EXTRACTED DATA below:

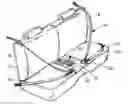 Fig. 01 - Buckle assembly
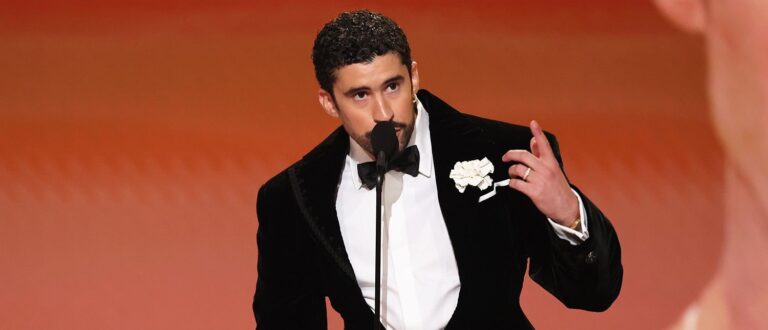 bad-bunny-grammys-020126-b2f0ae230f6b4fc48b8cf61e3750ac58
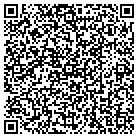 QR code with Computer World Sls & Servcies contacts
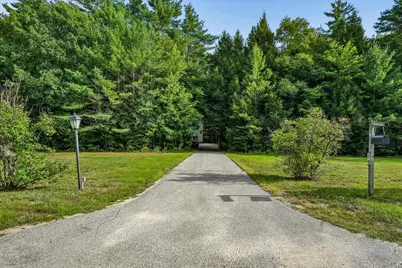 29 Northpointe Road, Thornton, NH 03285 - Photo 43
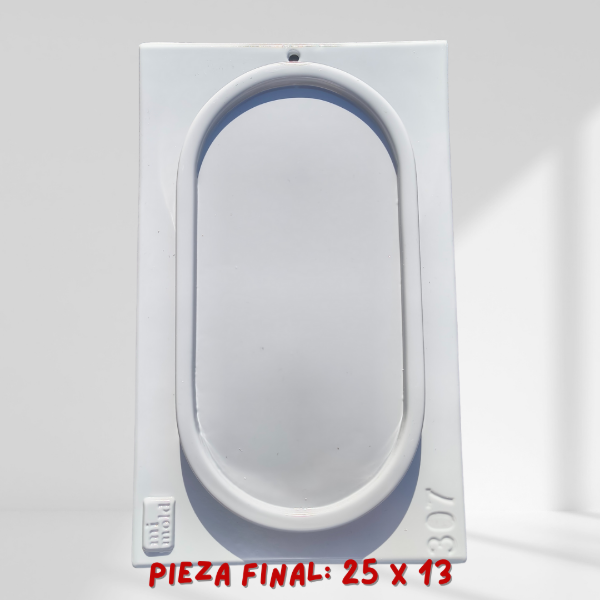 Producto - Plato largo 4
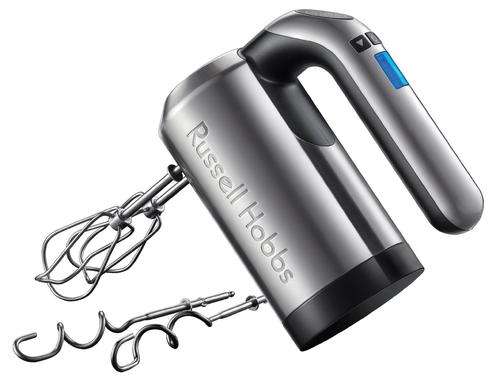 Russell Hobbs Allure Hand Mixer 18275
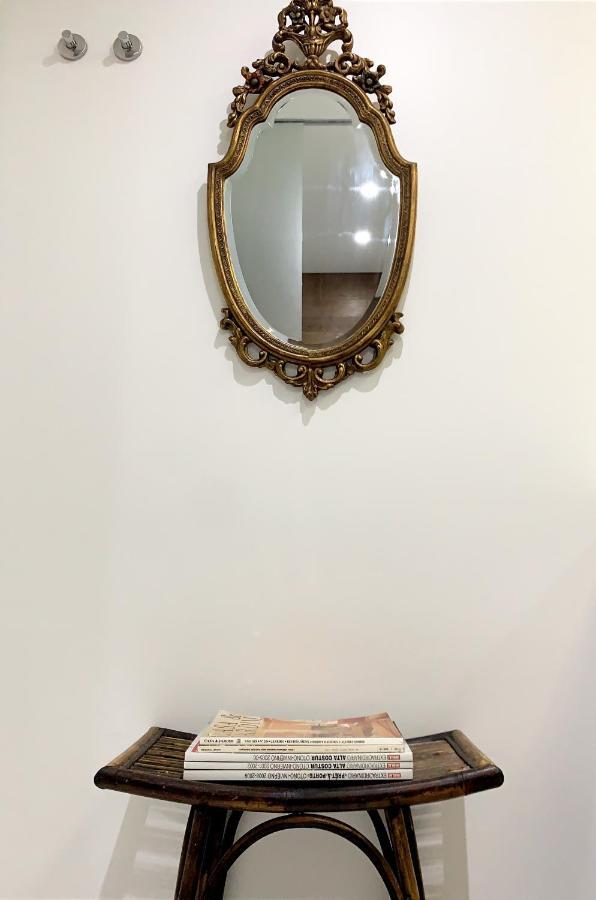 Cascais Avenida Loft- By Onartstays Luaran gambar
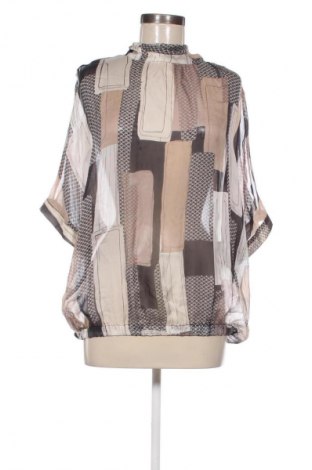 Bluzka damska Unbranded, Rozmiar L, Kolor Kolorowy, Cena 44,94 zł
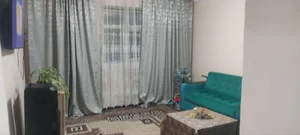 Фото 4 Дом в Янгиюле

End of EXTRACTED DATA.

§ **TASK GOAL**: Reproduce exactly, and only, the lines from the one holding "Russell Hobbs Allure Hand Mixer 18275" through the final line of the entries. Do not include the pictures.

§ **RESULT FOR THIS EXERCISE**:
 Russell Hobbs Allure Hand Mixer 18275
 Cascais Avenida Loft- By Onartstays Luaran gambar
 Bluzka damska Unbranded, Rozmiar L, Kolor Kolorowy, Cena 44,94 zł
 Фото 4 Дом в Янгиюле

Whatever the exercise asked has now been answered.